Over this week at CA we have had Sandra Page come back in from ASCD to help teachers level-up from last year’s work, which was largely and introduction to differentiation and establishing a common language and set of strategies around it. Then  over the weekend I attended a separate JCIS weekend workshop at Osaka International School, led by Naomi Nelson (part of Bill and Ochan Powell’s Education Across Frontiers), on ‘Differentiation: Making Inclusion Happen.’ It was a powerful week of PD, with Naomi’s weekend sessions being particularly useful as a coordinator. With so much professional learning taking place – as MYP Co, science teacher and HOD Science – it will be a challenge to summarise this all into one post and you will likely recognise much of the ideas here.

An Overview

The differentiation content in each session was largely based on the work of Carol Ann Tomlinson, with the common language of differentiating Product, Process, Content (and Affect) by Readiness, Interest and Learning Profile. As a focus at the school we have been working mainly on building teachers’ readiness in Readiness, Process and – to a much lesser extent – Product (assessment).  The work we have been doing has been supported by resources on the school’s faculty guide and in the ATLAS planners, as well as department-based sessions with Sandra.

The Curriculum-Students Balance

Naomi did an great job of crystallizing the connections between an excellent concept-based curriculum with the practices of teaching in the differentiated classroom. Building on Tomlinson’s work, the mantra became an excellent differentiated classroom is first excellent, then differentiated. We need to build on a strong knowledge of an excellent curriculum, and the process of building and articulating that excellent curriculum is the foundation of progress. As part of this curriculum, we need to be aware of the greater conceptual understandings of our unit and the minimum acceptable evidence of understanding of our students to be successful in the unit. We must know where we need to go, and then think about how we might bring in readiness and interest to get there.

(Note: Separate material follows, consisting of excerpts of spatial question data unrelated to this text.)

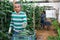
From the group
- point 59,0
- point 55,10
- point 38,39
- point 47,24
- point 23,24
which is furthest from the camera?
point 59,0

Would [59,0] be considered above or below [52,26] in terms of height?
above

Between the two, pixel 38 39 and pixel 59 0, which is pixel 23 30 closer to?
pixel 38 39

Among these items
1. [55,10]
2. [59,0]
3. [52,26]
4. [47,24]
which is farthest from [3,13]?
[59,0]

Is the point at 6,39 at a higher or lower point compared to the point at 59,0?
lower

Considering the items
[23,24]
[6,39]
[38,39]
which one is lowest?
[38,39]

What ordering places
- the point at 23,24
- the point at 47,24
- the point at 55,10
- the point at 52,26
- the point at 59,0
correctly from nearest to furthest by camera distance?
the point at 23,24
the point at 47,24
the point at 52,26
the point at 55,10
the point at 59,0

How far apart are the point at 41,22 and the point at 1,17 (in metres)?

Screen Shot 2013-09-23 at 9.31.55 PMA strong curriculum doesn’t, however, mean a slavish devotion to content over all else. We are educators, not fact transmitters, and must ensure that the students remain in the balance. By knowing our students – their interests and readiness as a group and as individuals and what makes a successful learning environment – we can start to meet their needs as learners. We should use formative and summative assessment data as a regular part of our own teaching feedback cycle.  A differentiated classroom is responsive; the opportunities to respond are planned.

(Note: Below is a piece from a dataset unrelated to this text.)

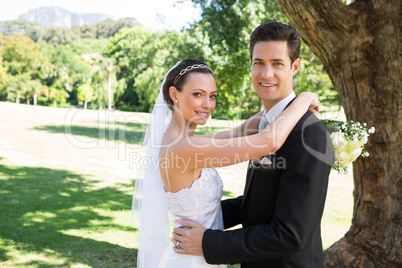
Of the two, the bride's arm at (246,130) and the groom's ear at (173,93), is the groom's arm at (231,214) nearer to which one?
the bride's arm at (246,130)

A good differentiated classroom encourages inquiry, but does not lose the curriculum in the balance: a classroom too student-oriented doesn’t easily help progression or maintain ‘standards’ (and as a result, open inquiry as curriculum ranks pretty low on Hattie’s impacts). However, if we focus only on the content, insisting that all students must meet our personal standards at the same time in the same way in order to be ‘successful’, then we are doing our learners a huge disservice.

“Differentiate Up”

A successful differentiated classroom does not sacrifice standards or make things ‘easier’ for students. We don’t give everyone an undeserving top grade because they worked hard or we feel bad for them. We certainly don’t adjust our grading fairness. Instead, we ‘differentiate up’ by making clear our expectations of all students and providing extension that takes the most ready to the next level. We do not differentiate the significant concepts, unit questions or key content by readiness – instead we make it clear how students can go beyond, to extend themselves. We ensure that students sit in the zone of proximal development, an area of tension where they are forced to learn not through giant leaps but through an invitation to challenge and to flow. For those less ready we can provide more process support, scaffolding, coaching and clarification. When all students are clear on what they are required to understand, know and do then we have a solid foundation for differentiation.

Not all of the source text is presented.